The honey bee Apis mellifera is a traditional model for the study of olfactory perception, information processing, and learning abilities. Surprisingly, this species’ sense of taste remains largely understudied compared to the other sensory modalities. Nonetheless, honey bees’ gustatory abilities are crucial for the survival of the species, since they influence food choices and enable the avoidance of toxic substances. My project seeks to fill the gaps in the study of honey bee gustation by exploring the mechanisms underlying taste information processing through two complementary approaches: behaviour and neuroanatomy. First, through the adaptation of the Multi-Capillary Feeder assay (MultiCaFe) on the honey bee, we evaluated the bees’ ability to detect sixteen tastants belonging to three gustatory qualities (salts, bitters, and amino acids), each tested at six different concentrations. This allowed the inference of A. mellifera’s gustatory preferences and the classification of the stimuli as phagostimulants or repellents for this species. Second, we developed a new set-up to perform appetitive associative conditioning experiments, in which bees associate gustatory stimuli with a sucrose reward. This allowed us to demonstrate that bees are able to discriminate between stimuli of the same hedonic value, despite having a limited number of taste receptors (11 GRs). Finally, we performed a neuroanatomical study to describe the gustatory pathways in the honey bee brain by means of fluorescent tracer injections, both in the taste appendages (proboscis, antennae, and tarsi) and in the central brain. We showed that the spatial organization of gustatory appendages is centrally reflected in the distribution of gustatory afferents. The overlap of projections is notable among inputs from the same appendage origin (e.g., between mouthparts) and remains limited between those from different origins (e.g., antennae and mouthparts).

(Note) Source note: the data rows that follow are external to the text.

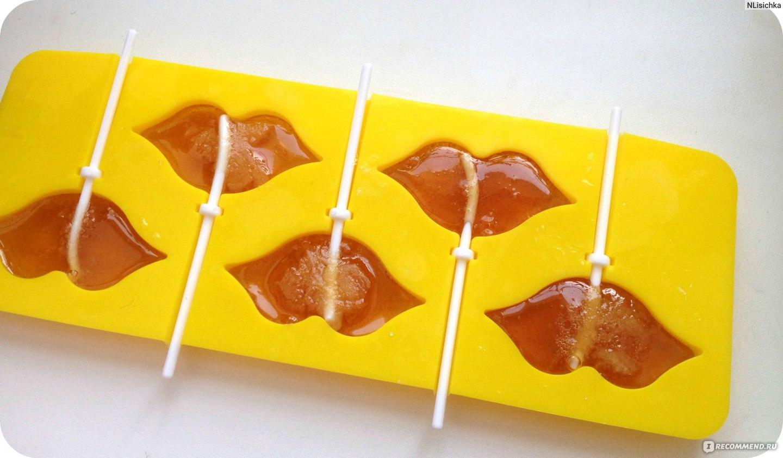 Как из сахара сделать конфету из 771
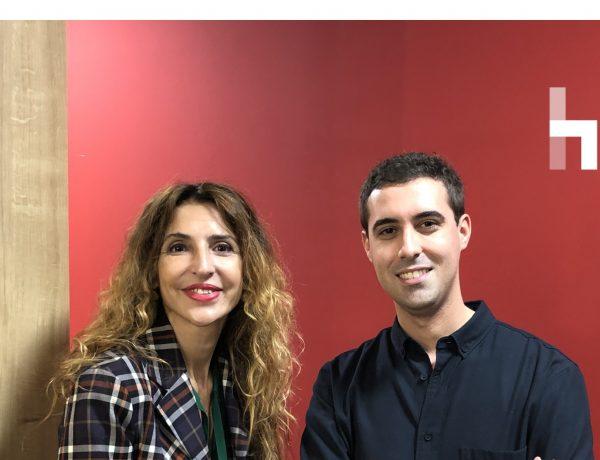 Ana de Castro, Directora General , Havas , PR España, Javier Carriba, programapublicidad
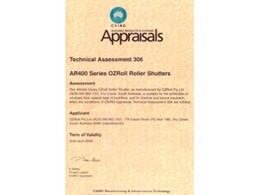 OzRoll Roller Shutters - Bushfire Protection as Appraised by CSIRO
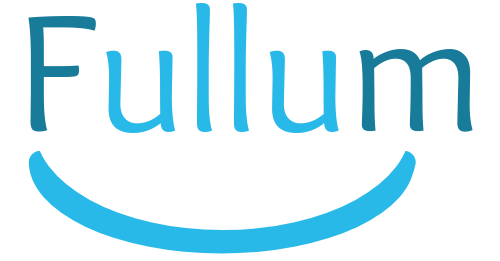 Clinique Dentaire Fullum - Logo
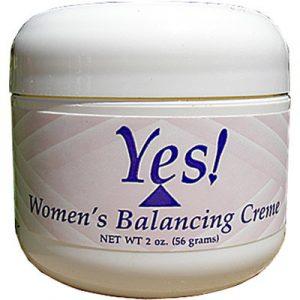 Ginesis YES body cream 55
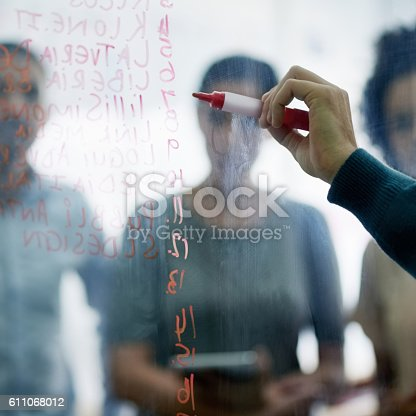 istock Putting their ideas where they can see them 611068012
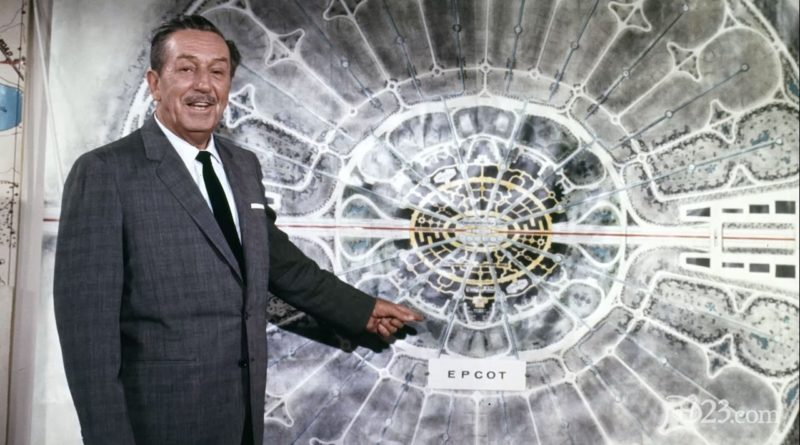 Walt Disney presenta EPCOT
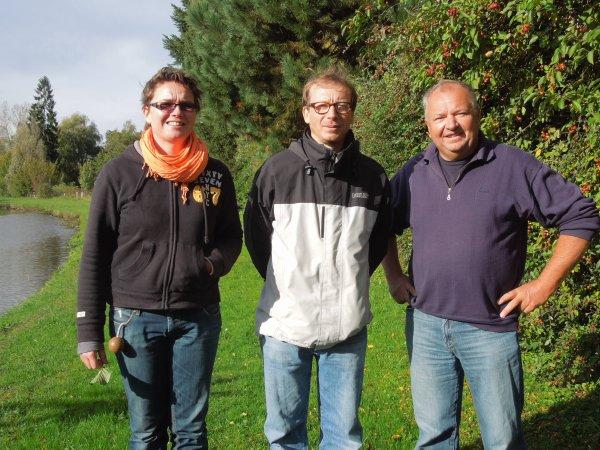 PERMIS  PENICHE grande Plaisance  avec RHIN NAUTISME session automne 2012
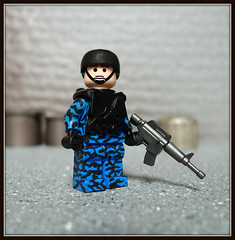 Blue Tiger Camo (Geoshift) Tags: lego military specialforces moc callofduty customlego brickarms modernwarfare legomilitary legocustom legocustomminifig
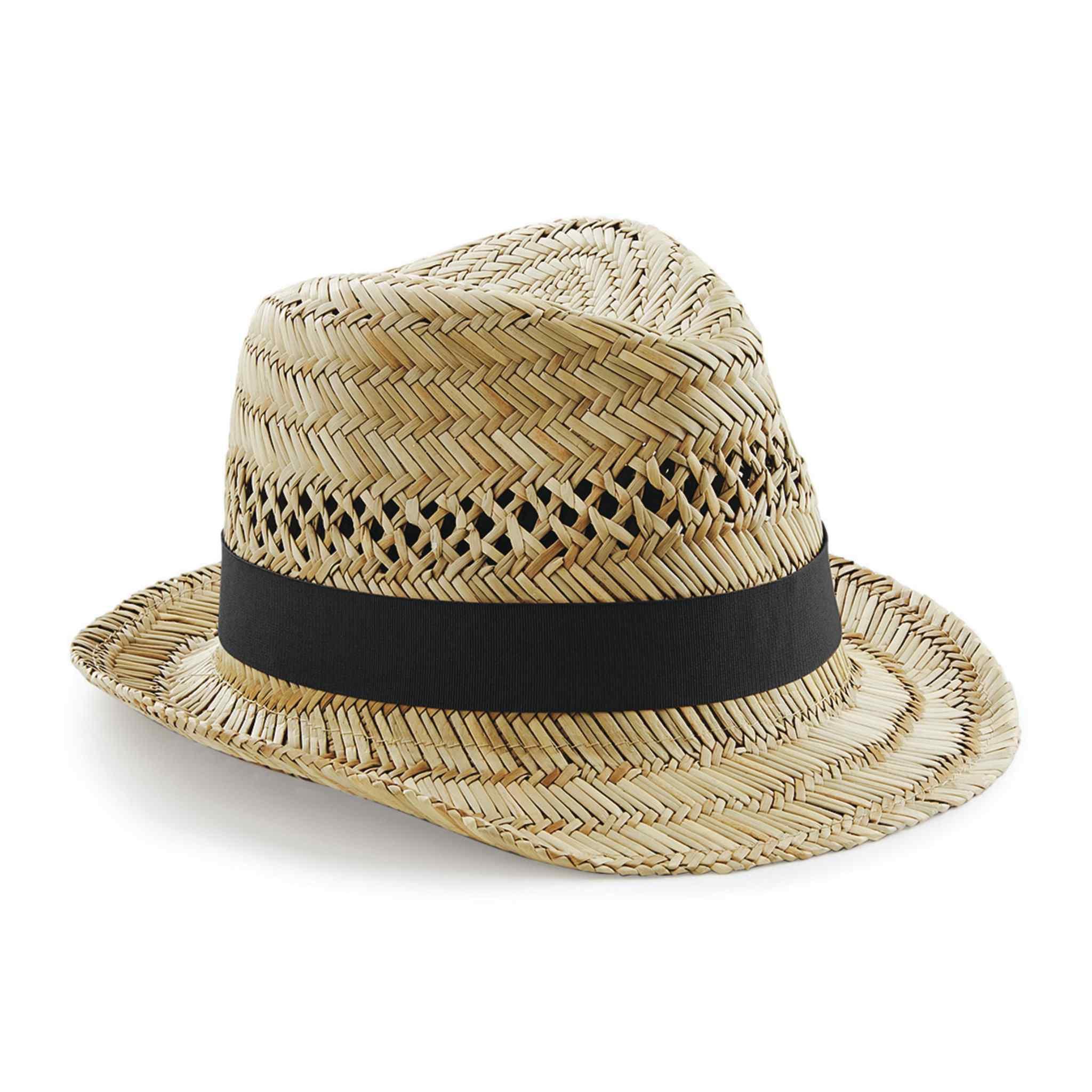 Chapeau promotionnel écologique en paille Trilbo - chapeau publicitaire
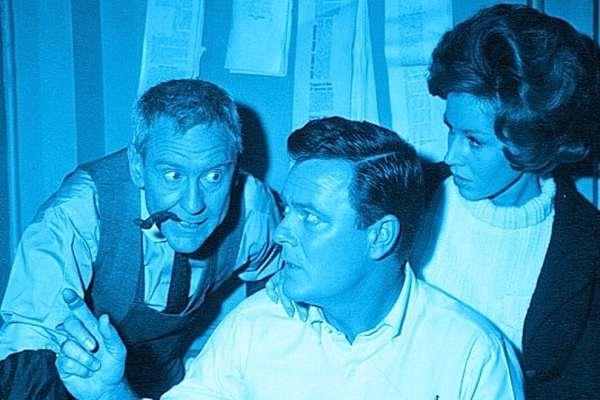 Twilight Zone Burgess Meredith Public Domain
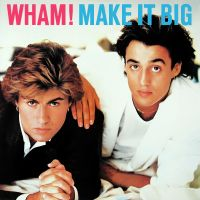 I'm Your Man av Wham!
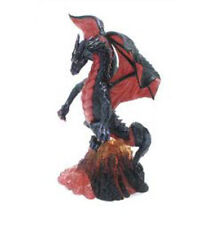 Small Lava Dragon A - Tudor Mint - Land of the Dragons - K159
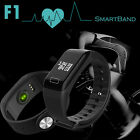 Bluetooth F1 Smart Watch Blood Pressure Heart Rate Monitor For iphone Android US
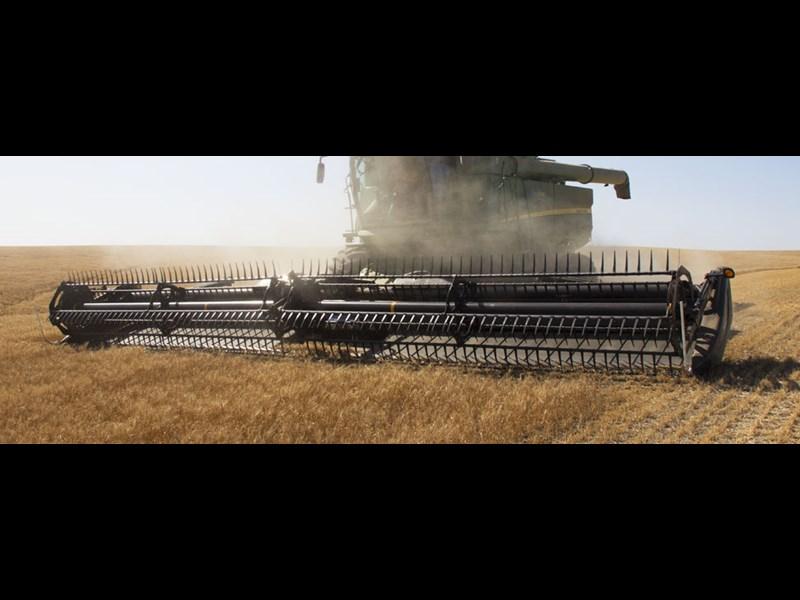 New MACDON D65-40 Harvesting for sale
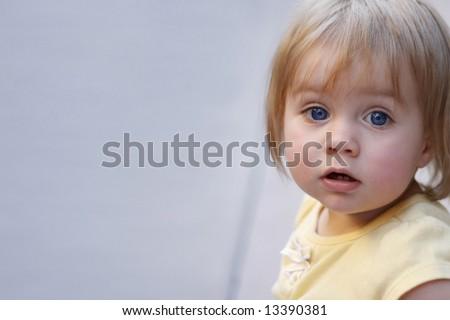 Blue Eyed Baby Girl - stock photo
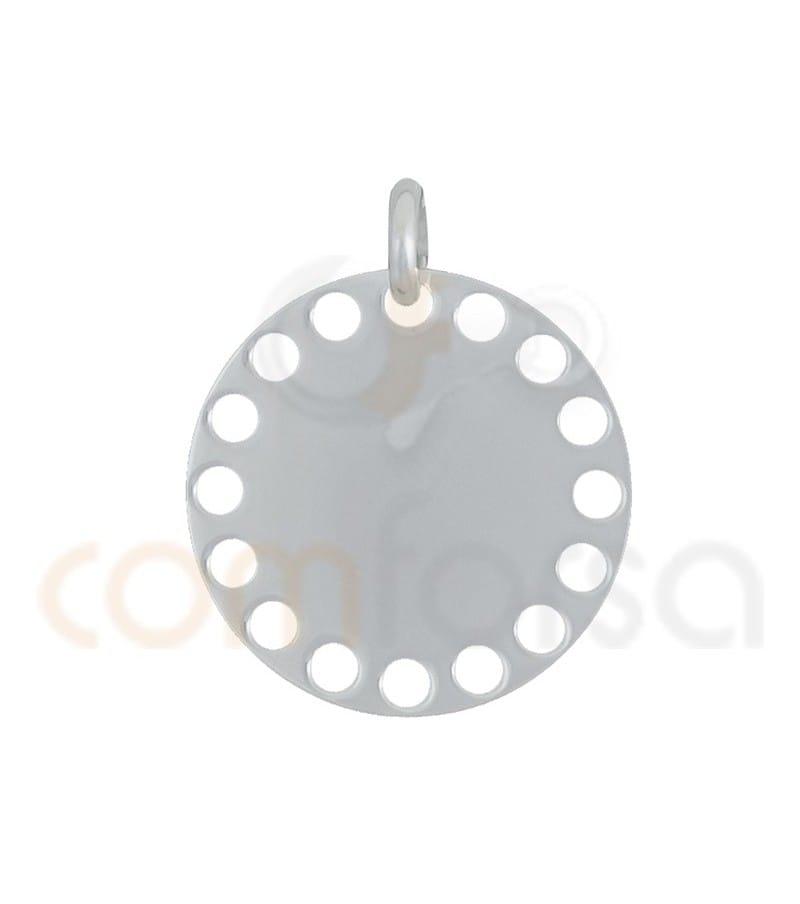 Pendentif lisse avec des circles ajourés en 20 mm argent 925ml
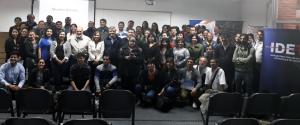 I Jornadas IDET, 2018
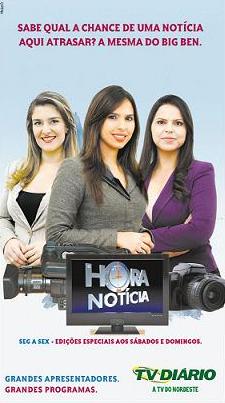anuncios diário nordeste3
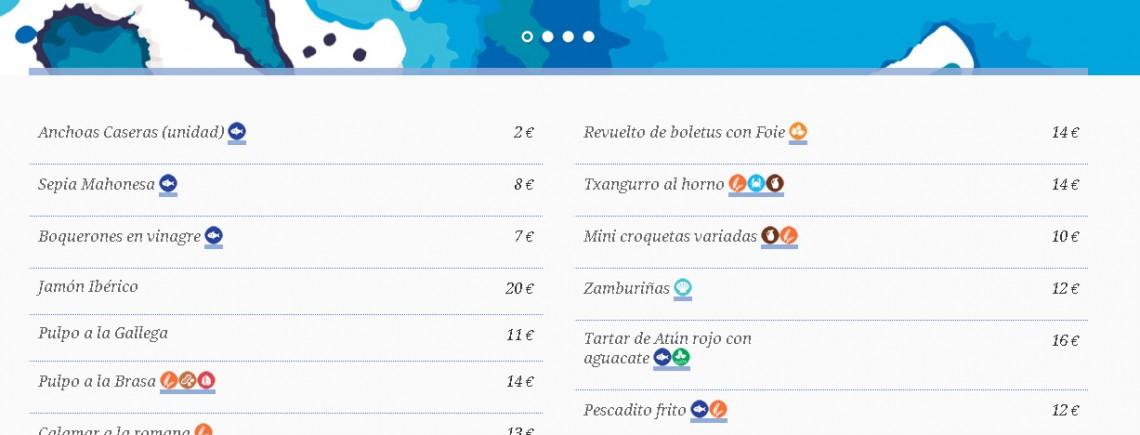 carta-alergenos-restaurantes-marisquerias-marisco-valencia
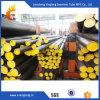 De koudgetrokken Naadloze Geslepen Fabriek van Buizen van China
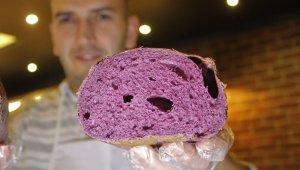 Mor ekmek üretti, tanesini 10 liraya satıyor - Bursa Haberleri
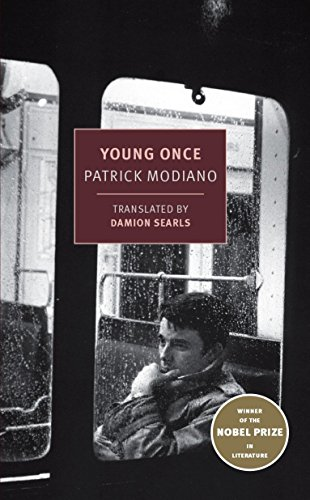 Image of Young Once (New York Review Books Classics)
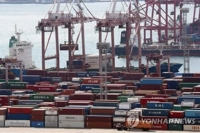 Korea's exports down 20.8 pct in first 10 days of November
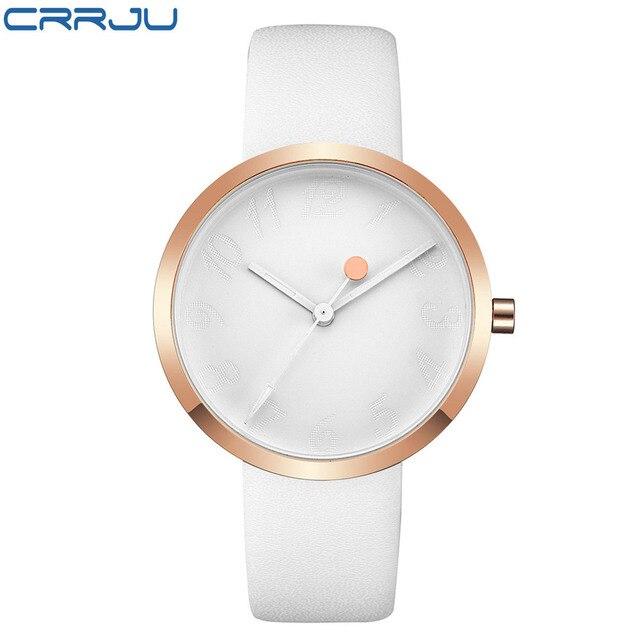 New Arrival CRRJU Leather Strap Quartz Watches Fashion Formal Analog Japan Movem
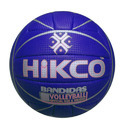 Promo Volley Ball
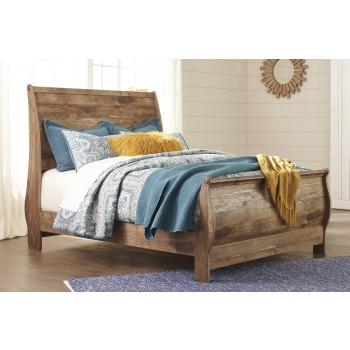 Blaneville Queen Sleigh Bed
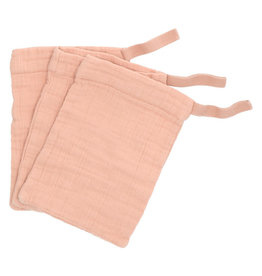 Heart of Gold Wash clothes 3pcs Who Terra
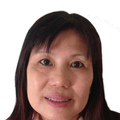 Lay Kim Soh  real estate agent of Huttons Asia Pte Ltd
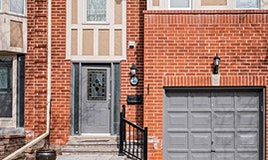 46 Beaumont Place, Vaughan, ON, L4J 4W8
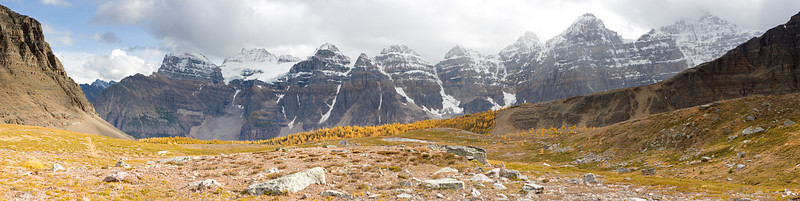 Canadian Rockies 2008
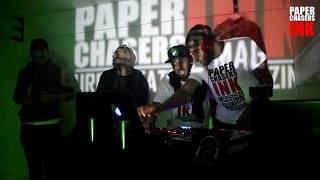 DJ SAFE-D & DEL BOY | LOCK-IN SET | PAPERCHASERS INK - MAGAZINE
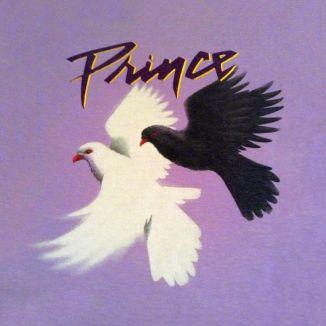 Prince Doves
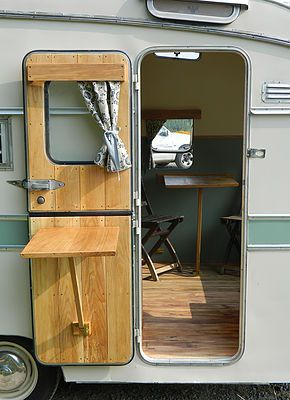 Photo of rustic-campers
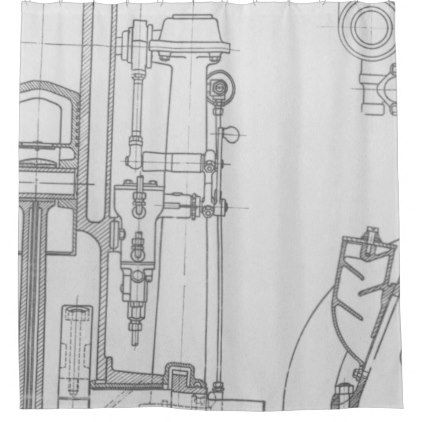 Schematic Drawing Old blueprint rustic colors soft Shower Curtain - new old blueprint art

Speaker: Melissa Pitzalis (Université Paris-Saclay, Laboratoire Evolution, Genome, Comportement, Ecologie (EGCE), IDEEV Institut)

Modulation and Plasticity

56 The ecological mind — making sense of the world with a tiny brain

Brains are evolved to learn, enabling animals to respond flexibly to an unpredictable world and to draw on experience to guide future behaviors. To learn efficiently, brains need to balance a high degree of flexibility in the representation of the outside world with the limited neuronal infrastructure available to them. Focusing on the Drosophila melanogaster olfactory system, my research investigates how the neuronal circuits that enable efficient learning are pre-configured to interpret the world. In my presentation, I will explore two key questions: First, what are the neural pre-configurations that allow the brain to learn efficiently from the environment? Second, how are these pre-configurations shaped by the ecological conditions in which brains evolve? Using a wide range of approaches — from neurogenetics and behavioral assays to cross-species comparisons and the study of species interactions — we reveal the subtle ways in which ecology shapes neuronal circuit architecture and function.

Speaker: Sophie Caron (University of Utah)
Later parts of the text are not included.